■ Task item
Go through the entries, filter for the word "position", and copy every line that has it.

■ Dataset extract
....

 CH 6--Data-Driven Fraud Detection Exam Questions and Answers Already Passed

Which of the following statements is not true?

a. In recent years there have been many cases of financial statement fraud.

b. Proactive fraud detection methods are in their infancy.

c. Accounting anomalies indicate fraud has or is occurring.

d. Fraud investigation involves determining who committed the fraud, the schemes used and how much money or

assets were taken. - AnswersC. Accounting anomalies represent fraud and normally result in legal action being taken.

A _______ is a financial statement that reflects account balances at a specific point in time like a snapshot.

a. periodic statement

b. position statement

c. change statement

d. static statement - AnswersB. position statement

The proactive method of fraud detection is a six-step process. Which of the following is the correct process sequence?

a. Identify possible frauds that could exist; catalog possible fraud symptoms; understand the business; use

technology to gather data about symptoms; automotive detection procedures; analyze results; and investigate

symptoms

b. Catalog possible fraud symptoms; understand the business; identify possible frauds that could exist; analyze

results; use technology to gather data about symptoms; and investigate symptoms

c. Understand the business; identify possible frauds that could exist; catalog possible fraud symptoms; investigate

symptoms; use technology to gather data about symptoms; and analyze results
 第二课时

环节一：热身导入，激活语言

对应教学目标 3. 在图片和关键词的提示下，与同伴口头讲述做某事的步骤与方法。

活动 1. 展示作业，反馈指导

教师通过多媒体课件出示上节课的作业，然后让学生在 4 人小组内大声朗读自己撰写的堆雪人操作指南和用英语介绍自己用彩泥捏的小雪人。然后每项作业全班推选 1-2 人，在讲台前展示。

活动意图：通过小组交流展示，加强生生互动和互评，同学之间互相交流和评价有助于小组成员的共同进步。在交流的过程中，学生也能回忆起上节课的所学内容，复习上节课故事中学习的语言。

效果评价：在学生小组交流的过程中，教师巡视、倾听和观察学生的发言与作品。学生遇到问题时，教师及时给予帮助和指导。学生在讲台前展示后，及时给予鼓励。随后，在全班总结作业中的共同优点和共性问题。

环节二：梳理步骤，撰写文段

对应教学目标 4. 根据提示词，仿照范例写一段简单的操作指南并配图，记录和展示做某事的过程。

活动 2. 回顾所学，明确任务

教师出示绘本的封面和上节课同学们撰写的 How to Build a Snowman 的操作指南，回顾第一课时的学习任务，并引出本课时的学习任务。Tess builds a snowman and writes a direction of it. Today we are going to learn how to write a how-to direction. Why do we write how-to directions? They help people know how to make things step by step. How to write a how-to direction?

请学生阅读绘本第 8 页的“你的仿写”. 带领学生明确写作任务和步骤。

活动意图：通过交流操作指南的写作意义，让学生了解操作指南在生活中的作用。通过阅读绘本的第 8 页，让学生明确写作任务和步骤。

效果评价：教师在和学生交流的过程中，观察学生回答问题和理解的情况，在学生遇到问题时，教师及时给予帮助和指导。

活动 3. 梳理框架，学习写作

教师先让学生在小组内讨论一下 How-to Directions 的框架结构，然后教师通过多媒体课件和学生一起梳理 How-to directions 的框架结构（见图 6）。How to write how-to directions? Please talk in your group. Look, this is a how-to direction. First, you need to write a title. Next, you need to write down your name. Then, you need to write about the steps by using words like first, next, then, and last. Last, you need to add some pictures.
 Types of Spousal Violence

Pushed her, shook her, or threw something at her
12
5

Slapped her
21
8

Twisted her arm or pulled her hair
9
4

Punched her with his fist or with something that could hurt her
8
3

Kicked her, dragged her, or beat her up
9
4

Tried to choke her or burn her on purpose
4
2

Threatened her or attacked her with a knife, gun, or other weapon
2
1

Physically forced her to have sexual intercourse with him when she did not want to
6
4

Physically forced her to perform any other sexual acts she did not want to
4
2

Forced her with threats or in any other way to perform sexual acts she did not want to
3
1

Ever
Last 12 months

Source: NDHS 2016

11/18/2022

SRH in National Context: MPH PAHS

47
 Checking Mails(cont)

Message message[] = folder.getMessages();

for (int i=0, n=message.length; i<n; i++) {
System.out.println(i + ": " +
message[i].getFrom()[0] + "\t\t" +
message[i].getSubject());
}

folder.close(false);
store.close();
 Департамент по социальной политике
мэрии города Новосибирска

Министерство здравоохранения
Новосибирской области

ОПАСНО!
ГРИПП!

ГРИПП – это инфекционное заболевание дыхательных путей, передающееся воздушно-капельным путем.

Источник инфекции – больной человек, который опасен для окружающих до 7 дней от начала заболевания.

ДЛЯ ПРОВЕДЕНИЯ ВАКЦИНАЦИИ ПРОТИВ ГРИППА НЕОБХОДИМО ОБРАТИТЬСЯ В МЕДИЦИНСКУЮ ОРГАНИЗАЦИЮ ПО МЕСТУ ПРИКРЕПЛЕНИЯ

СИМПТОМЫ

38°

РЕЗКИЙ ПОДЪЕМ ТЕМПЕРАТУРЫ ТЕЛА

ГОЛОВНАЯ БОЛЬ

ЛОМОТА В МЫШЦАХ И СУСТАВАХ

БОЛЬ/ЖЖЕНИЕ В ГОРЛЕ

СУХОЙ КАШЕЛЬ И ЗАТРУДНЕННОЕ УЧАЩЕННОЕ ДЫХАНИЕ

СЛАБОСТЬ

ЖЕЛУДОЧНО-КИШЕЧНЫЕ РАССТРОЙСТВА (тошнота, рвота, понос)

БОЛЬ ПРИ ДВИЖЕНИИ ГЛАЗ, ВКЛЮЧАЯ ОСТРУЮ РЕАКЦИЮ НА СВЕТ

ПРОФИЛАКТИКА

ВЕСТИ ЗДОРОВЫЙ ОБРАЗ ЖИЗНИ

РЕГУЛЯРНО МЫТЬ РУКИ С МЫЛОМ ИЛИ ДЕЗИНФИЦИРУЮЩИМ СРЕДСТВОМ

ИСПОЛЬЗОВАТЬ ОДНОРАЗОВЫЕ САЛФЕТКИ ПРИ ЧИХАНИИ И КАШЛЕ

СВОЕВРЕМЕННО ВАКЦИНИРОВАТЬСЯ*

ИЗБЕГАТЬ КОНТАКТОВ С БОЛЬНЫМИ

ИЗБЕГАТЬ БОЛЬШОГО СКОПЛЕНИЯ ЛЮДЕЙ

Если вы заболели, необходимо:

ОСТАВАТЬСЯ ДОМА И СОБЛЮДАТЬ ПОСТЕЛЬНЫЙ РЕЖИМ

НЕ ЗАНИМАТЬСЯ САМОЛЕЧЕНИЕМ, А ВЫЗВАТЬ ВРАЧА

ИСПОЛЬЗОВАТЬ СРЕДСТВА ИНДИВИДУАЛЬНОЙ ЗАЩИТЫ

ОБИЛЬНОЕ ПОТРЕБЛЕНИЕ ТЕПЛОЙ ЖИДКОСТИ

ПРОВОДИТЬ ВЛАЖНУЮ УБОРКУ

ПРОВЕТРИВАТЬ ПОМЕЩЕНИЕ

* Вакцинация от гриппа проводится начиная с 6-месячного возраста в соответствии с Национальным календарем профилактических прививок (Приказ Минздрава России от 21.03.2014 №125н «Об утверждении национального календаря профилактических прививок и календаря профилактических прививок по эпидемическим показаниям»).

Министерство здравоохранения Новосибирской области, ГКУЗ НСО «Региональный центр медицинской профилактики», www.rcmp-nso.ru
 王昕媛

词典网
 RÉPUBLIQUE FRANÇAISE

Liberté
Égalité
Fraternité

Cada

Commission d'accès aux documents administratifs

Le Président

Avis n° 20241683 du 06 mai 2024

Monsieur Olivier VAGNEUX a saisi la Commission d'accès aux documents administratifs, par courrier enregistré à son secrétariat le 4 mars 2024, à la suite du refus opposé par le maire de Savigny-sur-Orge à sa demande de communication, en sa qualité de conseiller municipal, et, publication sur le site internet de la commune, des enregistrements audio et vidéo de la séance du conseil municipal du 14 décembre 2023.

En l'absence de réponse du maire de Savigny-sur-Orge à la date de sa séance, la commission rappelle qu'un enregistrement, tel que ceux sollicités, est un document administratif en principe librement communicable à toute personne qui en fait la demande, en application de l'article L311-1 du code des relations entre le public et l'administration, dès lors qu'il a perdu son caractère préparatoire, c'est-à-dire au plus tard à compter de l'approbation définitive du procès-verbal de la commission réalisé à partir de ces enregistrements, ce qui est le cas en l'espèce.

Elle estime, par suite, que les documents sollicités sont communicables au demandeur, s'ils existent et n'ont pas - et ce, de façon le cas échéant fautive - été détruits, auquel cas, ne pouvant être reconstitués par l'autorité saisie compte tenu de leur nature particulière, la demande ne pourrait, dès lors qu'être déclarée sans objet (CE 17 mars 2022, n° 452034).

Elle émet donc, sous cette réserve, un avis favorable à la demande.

....

■ Result of the exercise
b. position statement
d. static statement - AnswersB. position statement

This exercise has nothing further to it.